Although sports injuries occur in all age groups, far more children and adolescents participate in high-risk sports than do adults. The greater number of participating children, their athletic immaturity, and the increased likelihood of their using inadequate or improper eye protection account for their disproportionate share of sports-related eye injuries (Chapters 680 and 684).
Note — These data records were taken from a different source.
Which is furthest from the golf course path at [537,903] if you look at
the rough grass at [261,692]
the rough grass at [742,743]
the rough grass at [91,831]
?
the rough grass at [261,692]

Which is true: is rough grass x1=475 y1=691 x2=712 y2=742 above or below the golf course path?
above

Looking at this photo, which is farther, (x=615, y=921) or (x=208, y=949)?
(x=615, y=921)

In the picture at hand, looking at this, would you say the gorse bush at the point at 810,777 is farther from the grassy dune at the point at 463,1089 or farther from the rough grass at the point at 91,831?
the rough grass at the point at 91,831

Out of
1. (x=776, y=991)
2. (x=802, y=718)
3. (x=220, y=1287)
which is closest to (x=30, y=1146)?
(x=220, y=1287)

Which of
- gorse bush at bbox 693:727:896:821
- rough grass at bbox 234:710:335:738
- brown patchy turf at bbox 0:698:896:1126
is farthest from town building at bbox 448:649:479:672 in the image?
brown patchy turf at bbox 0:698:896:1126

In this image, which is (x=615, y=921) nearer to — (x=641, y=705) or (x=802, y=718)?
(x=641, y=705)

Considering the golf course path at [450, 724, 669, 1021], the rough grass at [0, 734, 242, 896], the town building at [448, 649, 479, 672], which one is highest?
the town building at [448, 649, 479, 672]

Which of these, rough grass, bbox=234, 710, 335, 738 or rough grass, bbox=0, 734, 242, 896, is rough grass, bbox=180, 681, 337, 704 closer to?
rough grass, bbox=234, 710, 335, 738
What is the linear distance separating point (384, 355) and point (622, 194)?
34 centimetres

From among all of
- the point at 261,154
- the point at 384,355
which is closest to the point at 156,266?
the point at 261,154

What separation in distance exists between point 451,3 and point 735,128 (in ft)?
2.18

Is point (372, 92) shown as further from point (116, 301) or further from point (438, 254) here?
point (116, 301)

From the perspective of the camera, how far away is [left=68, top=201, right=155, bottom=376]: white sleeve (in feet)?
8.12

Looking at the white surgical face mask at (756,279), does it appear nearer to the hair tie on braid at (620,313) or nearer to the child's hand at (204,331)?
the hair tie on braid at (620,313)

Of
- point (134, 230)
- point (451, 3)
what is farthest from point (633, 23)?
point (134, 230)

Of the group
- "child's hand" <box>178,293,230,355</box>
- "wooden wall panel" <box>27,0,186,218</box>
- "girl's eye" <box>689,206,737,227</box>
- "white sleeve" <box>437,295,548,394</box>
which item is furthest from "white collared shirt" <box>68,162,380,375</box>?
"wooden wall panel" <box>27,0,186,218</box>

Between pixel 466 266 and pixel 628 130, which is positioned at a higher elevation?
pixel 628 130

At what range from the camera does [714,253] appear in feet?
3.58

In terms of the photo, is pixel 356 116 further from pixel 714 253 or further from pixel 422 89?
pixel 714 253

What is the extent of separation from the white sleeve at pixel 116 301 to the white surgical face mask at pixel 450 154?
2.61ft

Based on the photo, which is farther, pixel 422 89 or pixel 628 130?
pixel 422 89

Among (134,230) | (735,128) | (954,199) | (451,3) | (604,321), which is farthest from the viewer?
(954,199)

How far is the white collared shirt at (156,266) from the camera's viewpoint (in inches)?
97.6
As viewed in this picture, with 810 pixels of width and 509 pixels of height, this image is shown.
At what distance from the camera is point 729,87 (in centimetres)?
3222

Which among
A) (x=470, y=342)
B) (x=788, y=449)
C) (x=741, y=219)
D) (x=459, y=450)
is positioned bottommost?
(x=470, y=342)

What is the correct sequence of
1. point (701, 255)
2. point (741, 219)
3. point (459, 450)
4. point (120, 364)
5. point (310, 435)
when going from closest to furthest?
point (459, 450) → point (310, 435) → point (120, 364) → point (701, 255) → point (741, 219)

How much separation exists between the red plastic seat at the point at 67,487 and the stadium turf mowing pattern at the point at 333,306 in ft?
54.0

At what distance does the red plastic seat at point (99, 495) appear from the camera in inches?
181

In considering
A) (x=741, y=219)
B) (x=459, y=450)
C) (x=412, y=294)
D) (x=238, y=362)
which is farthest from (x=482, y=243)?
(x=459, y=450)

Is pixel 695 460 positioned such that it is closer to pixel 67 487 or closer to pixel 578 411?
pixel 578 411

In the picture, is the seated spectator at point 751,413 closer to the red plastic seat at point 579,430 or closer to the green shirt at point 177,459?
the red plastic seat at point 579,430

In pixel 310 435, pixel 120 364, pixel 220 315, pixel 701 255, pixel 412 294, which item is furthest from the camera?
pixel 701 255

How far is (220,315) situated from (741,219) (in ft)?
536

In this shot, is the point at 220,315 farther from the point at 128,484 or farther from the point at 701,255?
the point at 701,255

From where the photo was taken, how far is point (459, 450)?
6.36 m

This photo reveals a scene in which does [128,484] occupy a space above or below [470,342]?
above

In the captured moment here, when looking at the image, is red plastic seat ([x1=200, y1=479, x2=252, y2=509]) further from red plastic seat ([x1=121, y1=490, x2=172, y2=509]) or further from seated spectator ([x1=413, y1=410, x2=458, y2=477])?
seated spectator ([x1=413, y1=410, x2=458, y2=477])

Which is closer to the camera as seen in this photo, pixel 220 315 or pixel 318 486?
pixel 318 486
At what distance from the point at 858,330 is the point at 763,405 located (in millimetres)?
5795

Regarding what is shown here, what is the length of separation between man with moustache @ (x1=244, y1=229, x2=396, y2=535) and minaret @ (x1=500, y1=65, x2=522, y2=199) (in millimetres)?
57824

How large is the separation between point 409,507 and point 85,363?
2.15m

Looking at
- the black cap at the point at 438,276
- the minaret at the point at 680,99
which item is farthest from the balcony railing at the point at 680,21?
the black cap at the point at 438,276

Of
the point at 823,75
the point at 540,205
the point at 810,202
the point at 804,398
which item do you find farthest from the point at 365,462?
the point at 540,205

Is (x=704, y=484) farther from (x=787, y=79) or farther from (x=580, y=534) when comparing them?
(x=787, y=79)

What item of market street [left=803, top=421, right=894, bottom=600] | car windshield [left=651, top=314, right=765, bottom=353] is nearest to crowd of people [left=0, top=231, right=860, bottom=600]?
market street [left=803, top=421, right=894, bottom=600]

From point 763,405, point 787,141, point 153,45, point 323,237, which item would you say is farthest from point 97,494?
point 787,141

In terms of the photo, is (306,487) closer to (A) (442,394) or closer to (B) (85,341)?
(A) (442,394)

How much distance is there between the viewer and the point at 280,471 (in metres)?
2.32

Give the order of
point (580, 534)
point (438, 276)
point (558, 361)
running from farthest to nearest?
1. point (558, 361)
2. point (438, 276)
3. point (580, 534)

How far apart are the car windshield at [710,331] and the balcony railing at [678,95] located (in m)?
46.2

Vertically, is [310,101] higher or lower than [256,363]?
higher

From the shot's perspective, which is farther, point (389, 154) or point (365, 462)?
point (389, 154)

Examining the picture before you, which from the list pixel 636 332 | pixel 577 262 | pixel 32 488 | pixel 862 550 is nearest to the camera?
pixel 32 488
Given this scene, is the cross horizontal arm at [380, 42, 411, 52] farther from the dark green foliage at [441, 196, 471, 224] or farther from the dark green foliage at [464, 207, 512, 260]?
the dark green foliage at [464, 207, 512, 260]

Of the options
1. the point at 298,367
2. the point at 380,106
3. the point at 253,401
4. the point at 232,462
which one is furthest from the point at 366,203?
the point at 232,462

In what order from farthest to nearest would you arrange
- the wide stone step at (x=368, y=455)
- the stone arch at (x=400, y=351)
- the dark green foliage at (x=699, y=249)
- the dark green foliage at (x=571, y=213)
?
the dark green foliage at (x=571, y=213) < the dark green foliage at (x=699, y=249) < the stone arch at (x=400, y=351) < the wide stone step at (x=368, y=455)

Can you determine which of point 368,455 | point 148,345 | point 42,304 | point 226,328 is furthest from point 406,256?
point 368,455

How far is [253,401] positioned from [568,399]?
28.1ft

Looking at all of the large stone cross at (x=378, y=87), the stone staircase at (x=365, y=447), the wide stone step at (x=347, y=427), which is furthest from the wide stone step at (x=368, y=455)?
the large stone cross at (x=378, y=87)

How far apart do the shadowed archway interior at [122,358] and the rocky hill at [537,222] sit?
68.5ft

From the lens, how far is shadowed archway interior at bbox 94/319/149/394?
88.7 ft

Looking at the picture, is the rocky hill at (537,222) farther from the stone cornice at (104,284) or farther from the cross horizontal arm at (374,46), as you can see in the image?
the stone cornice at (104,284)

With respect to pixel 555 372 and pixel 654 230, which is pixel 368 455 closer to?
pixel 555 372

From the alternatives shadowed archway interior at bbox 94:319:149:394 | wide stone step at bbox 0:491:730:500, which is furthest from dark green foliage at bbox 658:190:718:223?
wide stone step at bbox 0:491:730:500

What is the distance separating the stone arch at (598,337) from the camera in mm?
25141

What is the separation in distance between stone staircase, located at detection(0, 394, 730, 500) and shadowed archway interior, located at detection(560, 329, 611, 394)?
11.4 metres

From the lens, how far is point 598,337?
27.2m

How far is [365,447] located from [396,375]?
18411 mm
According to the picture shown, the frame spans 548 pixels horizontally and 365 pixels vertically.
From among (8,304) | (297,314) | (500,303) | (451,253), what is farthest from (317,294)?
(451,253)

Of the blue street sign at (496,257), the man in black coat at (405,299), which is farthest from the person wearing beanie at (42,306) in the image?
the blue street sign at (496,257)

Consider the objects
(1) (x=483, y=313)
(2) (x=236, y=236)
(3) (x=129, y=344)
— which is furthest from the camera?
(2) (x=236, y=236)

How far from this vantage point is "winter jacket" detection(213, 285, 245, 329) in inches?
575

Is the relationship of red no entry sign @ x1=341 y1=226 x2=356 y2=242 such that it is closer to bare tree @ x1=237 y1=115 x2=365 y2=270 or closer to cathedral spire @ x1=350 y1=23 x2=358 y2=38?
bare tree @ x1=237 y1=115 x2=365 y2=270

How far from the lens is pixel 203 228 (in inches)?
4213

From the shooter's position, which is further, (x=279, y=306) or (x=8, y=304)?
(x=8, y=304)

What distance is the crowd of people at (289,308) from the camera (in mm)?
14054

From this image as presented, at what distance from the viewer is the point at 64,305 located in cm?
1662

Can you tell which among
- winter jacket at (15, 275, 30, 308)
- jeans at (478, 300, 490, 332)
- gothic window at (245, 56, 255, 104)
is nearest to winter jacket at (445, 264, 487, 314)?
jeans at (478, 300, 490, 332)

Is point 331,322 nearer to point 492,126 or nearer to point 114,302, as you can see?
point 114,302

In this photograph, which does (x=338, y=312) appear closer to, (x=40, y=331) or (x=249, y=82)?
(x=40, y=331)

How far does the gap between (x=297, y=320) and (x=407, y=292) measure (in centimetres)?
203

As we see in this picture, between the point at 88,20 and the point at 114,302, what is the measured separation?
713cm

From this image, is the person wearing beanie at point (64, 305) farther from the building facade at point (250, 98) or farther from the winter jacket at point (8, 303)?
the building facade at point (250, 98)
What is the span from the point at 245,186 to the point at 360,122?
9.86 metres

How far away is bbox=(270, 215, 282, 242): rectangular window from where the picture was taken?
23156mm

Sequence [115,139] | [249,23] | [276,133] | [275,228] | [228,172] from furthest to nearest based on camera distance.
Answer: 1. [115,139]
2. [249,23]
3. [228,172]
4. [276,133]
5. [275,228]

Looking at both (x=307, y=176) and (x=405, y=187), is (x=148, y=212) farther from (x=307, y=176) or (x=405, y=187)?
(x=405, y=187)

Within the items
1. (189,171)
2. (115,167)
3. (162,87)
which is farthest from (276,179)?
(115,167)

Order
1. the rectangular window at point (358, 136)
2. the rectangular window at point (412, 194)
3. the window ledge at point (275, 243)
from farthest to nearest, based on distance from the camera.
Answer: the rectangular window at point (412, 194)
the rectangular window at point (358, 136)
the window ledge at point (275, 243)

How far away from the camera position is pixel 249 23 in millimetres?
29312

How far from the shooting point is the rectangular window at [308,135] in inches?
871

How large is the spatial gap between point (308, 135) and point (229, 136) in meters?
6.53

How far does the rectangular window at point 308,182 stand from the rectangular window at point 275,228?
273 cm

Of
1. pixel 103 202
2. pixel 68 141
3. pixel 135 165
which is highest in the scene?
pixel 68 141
The sports with the highest risk of eye injury are those in which no eye protection can be worn, including boxing, wrestling, and martial arts. High-risk sports include those that use a rapidly moving ball or puck, bat, stick, racquet, or arrow (baseball, hockey, lacrosse, racquet sports, and archery) or involve aggressive body contact (football and basketball). Related to both risk and frequency of participation, the highest percentage of eye injuries are in basketball and baseball.

Protective eyewear, designed for a specific activity, is available for most sports. For basketball, racquet sports, and other recreational activities that do not require a helmet or face mask, molded polycarbonate sports goggles that are secured to the head by an elastic strap are suggested. For hockey, football, lacrosse, and baseball (batter), specific helmets with polycarbonate face shields and guards are available. Children should also wear sports goggles under the helmets. For baseball, goggles and helmets should be worn for batting, catching, and base running; goggles alone are usually sufficient for other positions.